*Problem details*
A picture-free, exact transcript of the entries below is required.

--- Working data ---

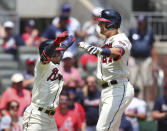 Atlanta Braves' Austin Riley, right, celebrates after hitting his second home run with teammate Ozzie Albies, left, during the third inning of a baseball game against the Pittsburgh Pirates, Sunday, May 23, 2021, in Atlanta. (Curtis Compton/Atlanta Journal-Constitution via AP)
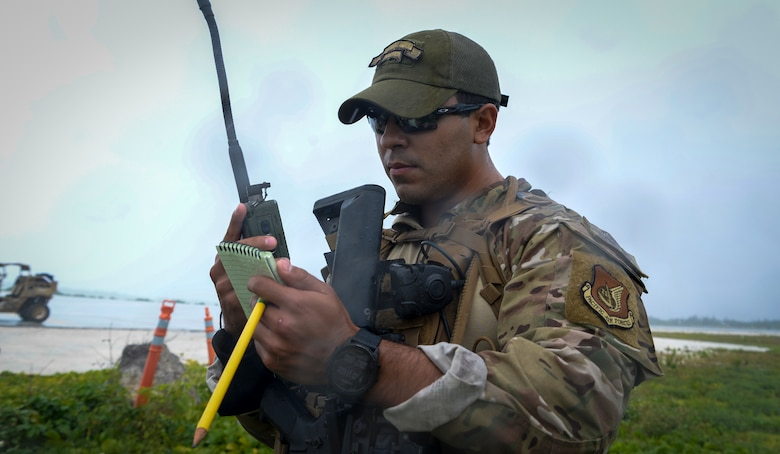 U.S. Air Force Senior Airman Juan Ordonez, fly away security team member assigned to the 736th Security Forces Squadron, calls in a nine line report during a field training exercise on Wake Island, Western Pacific, April 2, 2021.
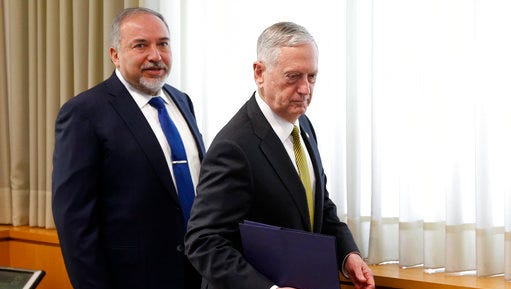 Israeli Defense Minister Avigdor Lieberman, left, and U.S. Defense Secretary Jim Mattis takes seats for a meeting at the Defense Ministry in Tel Aviv, Israel, Friday, April 21, 2017.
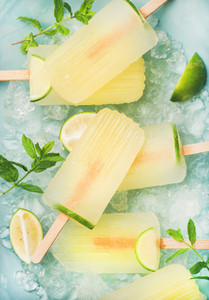 Summer lemonade popsicles with lime and chipped ice  top view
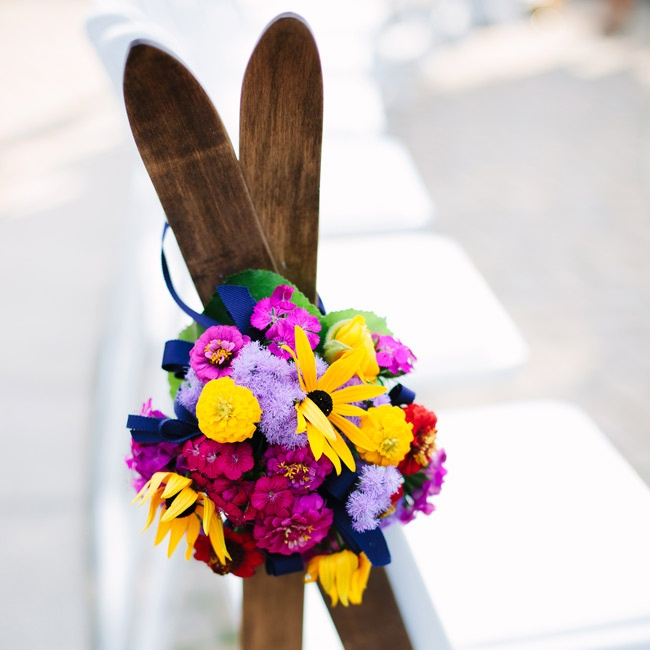 The outdoor aisle was adorned with wooden skis and brightly colored flowers which popped against the white chairs.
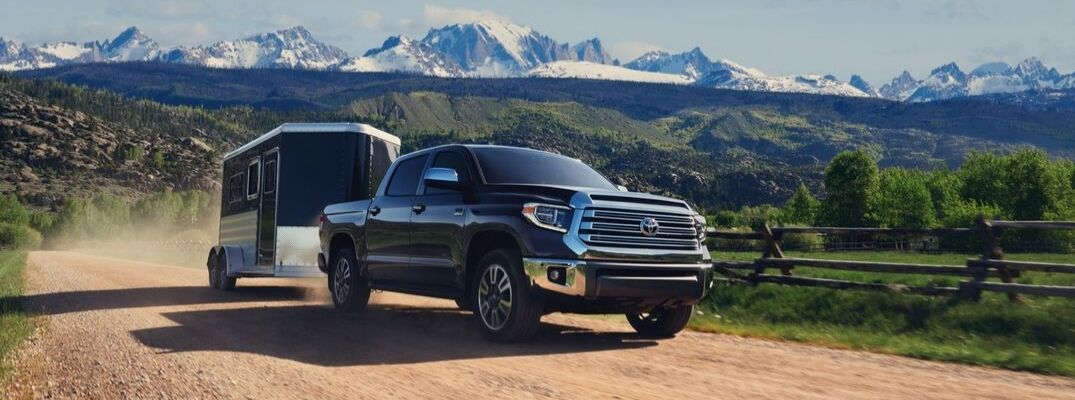 Black 2020 Toyota Tundra Towing a Trailer with Mountains in the Background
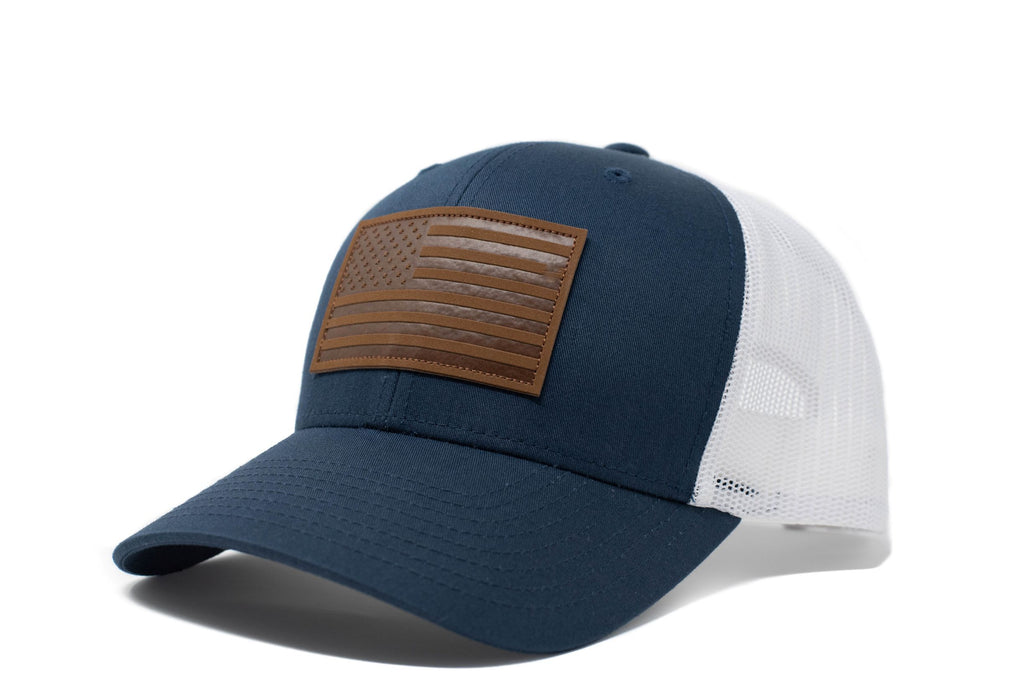 Navy trucker hat with brown leather American flag patch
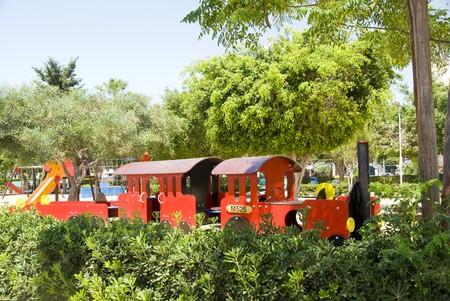 childrens tourism train in seaside municipal park garden Lemessos Limassol Cyprus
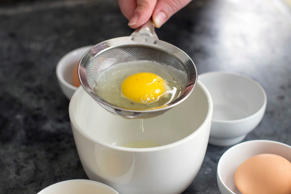 This July 28, 2014 photo shows an egg in a strainer in Concord, N.H. The thinner...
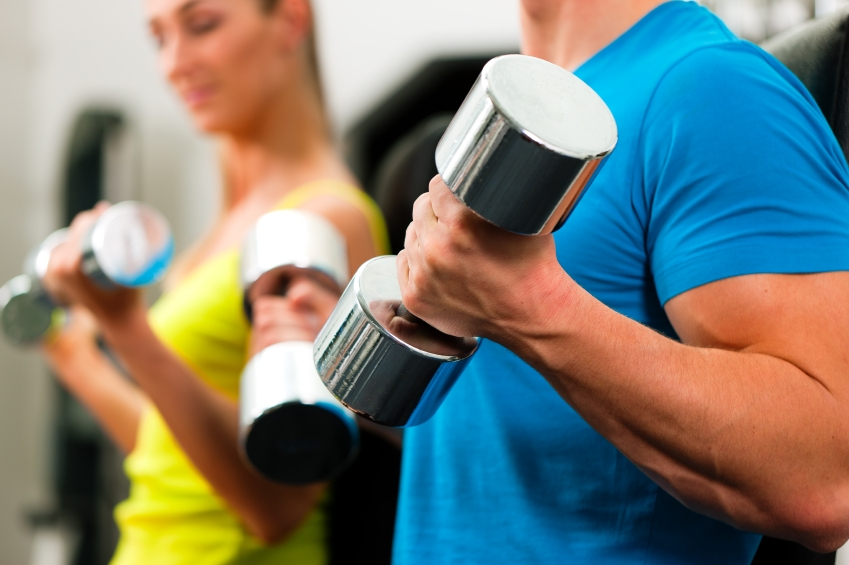 couple in gym exercising with dumbbells_iStock_000015463854Small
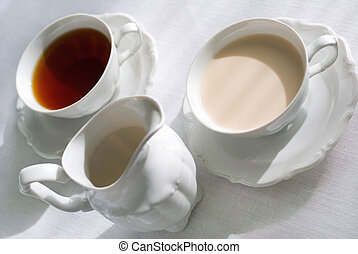 Two cups of tea and milk jug. - Two cups of tea (one with...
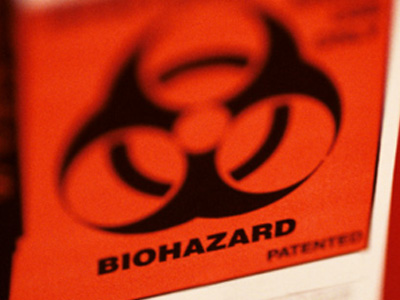 An orange biohazard label on a bright red container.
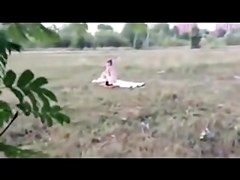 Man flashing his dick to the chick getting suntanned naked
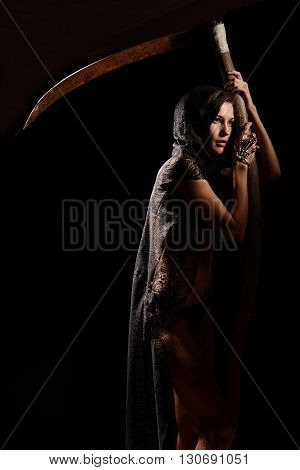Girl in a black lace smock with a scythe of death. concept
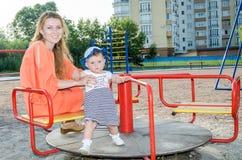 使用在摇摆的年轻美丽的母亲和女儿女婴愉快的家庭和乘驾在游乐园微笑 免版税库存图片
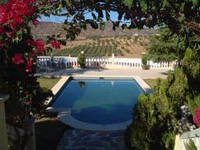 Foto einer Terrasse mit Swimmingpool
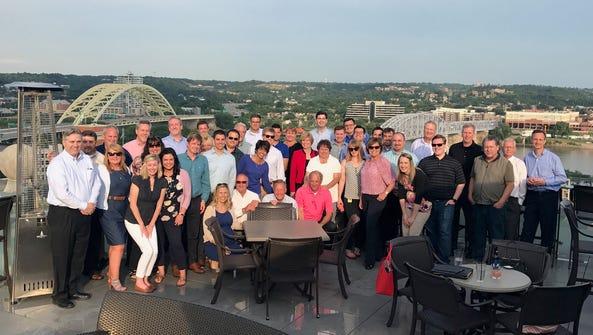 P.L. Marketing's leadership team gathers at the company's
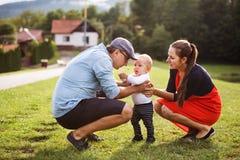 Kleiner Junge mit den Eltern, die erste Schritte machen lizenzfreie stockfotografie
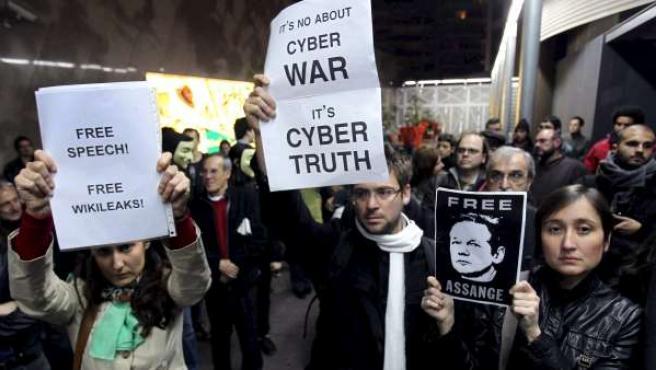 Varios manifestantes muestran carteles durante la concentración, convocada este sábado por la plataforma Free Wikileaks, ante el consulado del Reino Unido en Barcelona.
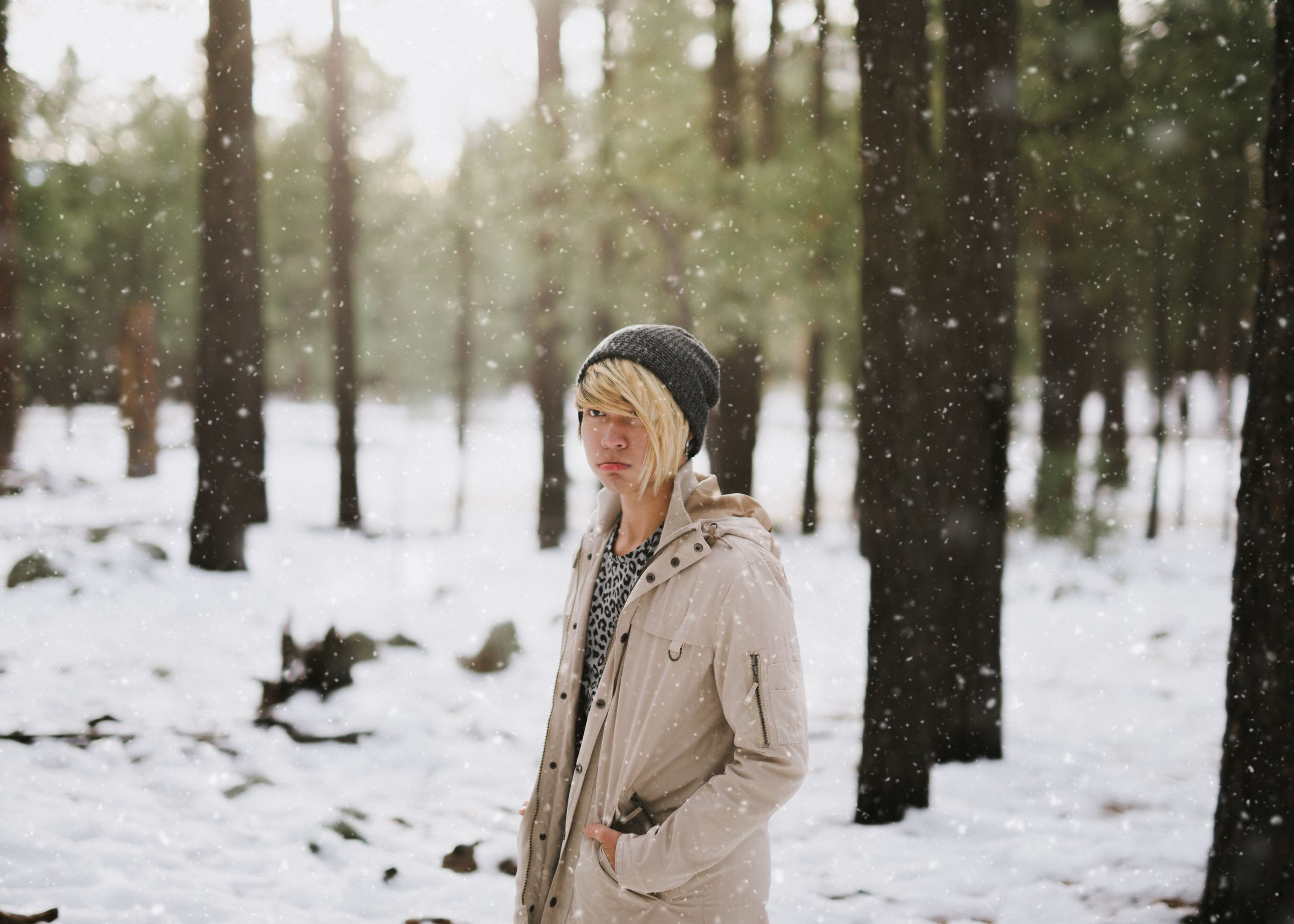 winter, cold temperature, snow, waist up, one woman only, snowing, adults only, only women, one person, warm clothing, outdoors, people, adult, snowflake, day, tree, smiling, human body part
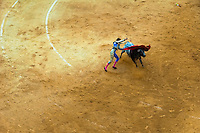 A Spanish bullfighter (matador) fails to kill a bull with the sword at the bullring in Granada, Spain, 7 June 2006.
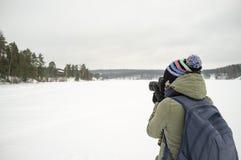 Um fotógrafo da mulher na roupa morna guarda uma câmera em suas mãos e toma imagens da paisagem do inverno Contra o contexto imagem de stock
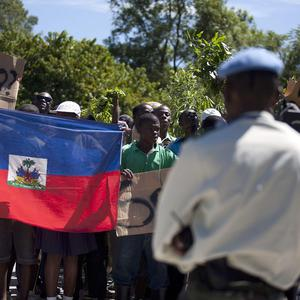 Hundreds of protesters blaming UN peacekeepers for Haiti's widening cholera epidemic march on a military base (AP)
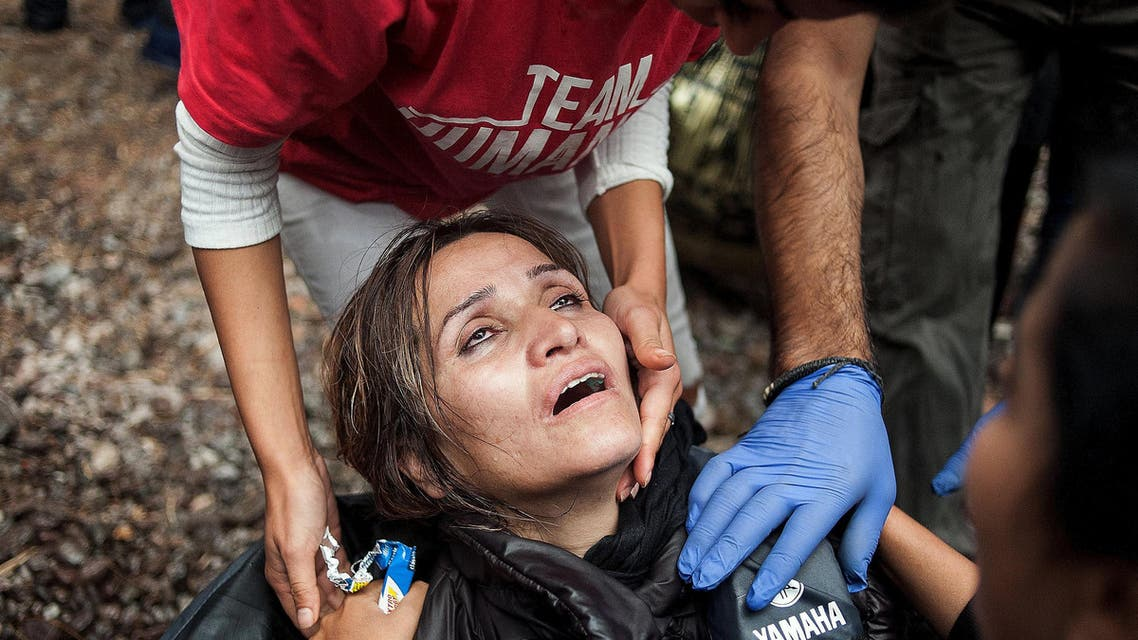 A migrant woman is helped by volunteers after arriving by an overcrowded dinghy on the Greek island of Lesbos, after crossing a part of the Aegean Sea from the Turkish coast to Lesbos October 10, 2015. REUTERS/Fotis Plegas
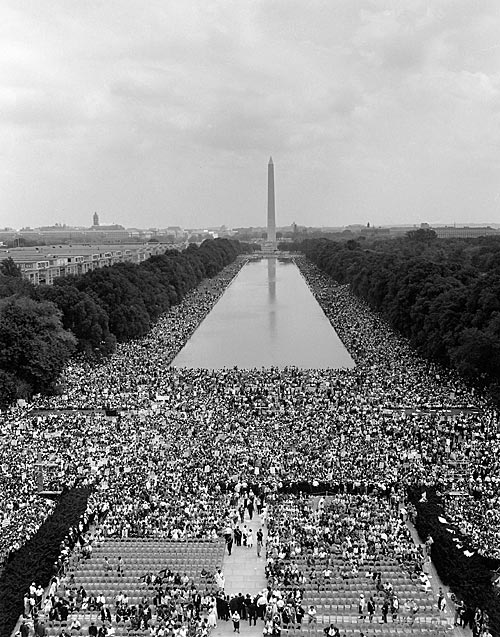 view of the 1963 March of Washington, crowds fill the space from the LIncoln memorial to Washington monument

---

*Exercise result*
 Atlanta Braves' Austin Riley, right, celebrates after hitting his second home run with teammate Ozzie Albies, left, during the third inning of a baseball game against the Pittsburgh Pirates, Sunday, May 23, 2021, in Atlanta. (Curtis Compton/Atlanta Journal-Constitution via AP)
 U.S. Air Force Senior Airman Juan Ordonez, fly away security team member assigned to the 736th Security Forces Squadron, calls in a nine line report during a field training exercise on Wake Island, Western Pacific, April 2, 2021.
 Israeli Defense Minister Avigdor Lieberman, left, and U.S. Defense Secretary Jim Mattis takes seats for a meeting at the Defense Ministry in Tel Aviv, Israel, Friday, April 21, 2017.
 Summer lemonade popsicles with lime and chipped ice  top view
 The outdoor aisle was adorned with wooden skis and brightly colored flowers which popped against the white chairs.
 Black 2020 Toyota Tundra Towing a Trailer with Mountains in the Background
 Navy trucker hat with brown leather American flag patch
 childrens tourism train in seaside municipal park garden Lemessos Limassol Cyprus
 This July 28, 2014 photo shows an egg in a strainer in Concord, N.H. The thinner...
 couple in gym exercising with dumbbells_iStock_000015463854Small
 Two cups of tea and milk jug. - Two cups of tea (one with...
 An orange biohazard label on a bright red container.
 Man flashing his dick to the chick getting suntanned naked
Girl in a black lace smock with a scythe of death. concept
 使用在摇摆的年轻美丽的母亲和女儿女婴愉快的家庭和乘驾在游乐园微笑 免版税库存图片
 Foto einer Terrasse mit Swimmingpool
 P.L. Marketing's leadership team gathers at the company's
 Kleiner Junge mit den Eltern, die erste Schritte machen lizenzfreie stockfotografie
 Varios manifestantes muestran carteles durante la concentración, convocada este sábado por la plataforma Free Wikileaks, ante el consulado del Reino Unido en Barcelona.
 winter, cold temperature, snow, waist up, one woman only, snowing, adults only, only women, one person, warm clothing, outdoors, people, adult, snowflake, day, tree, smiling, human body part
 A Spanish bullfighter (matador) fails to kill a bull with the sword at the bullring in Granada, Spain, 7 June 2006.
 Um fotógrafo da mulher na roupa morna guarda uma câmera em suas mãos e toma imagens da paisagem do inverno Contra o contexto imagem de stock
 Hundreds of protesters blaming UN peacekeepers for Haiti's widening cholera epidemic march on a military base (AP)
 A migrant woman is helped by volunteers after arriving by an overcrowded dinghy on the Greek island of Lesbos, after crossing a part of the Aegean Sea from the Turkish coast to Lesbos October 10, 2015. REUTERS/Fotis Plegas
 view of the 1963 March of Washington, crowds fill the space from the LIncoln memorial to Washington monument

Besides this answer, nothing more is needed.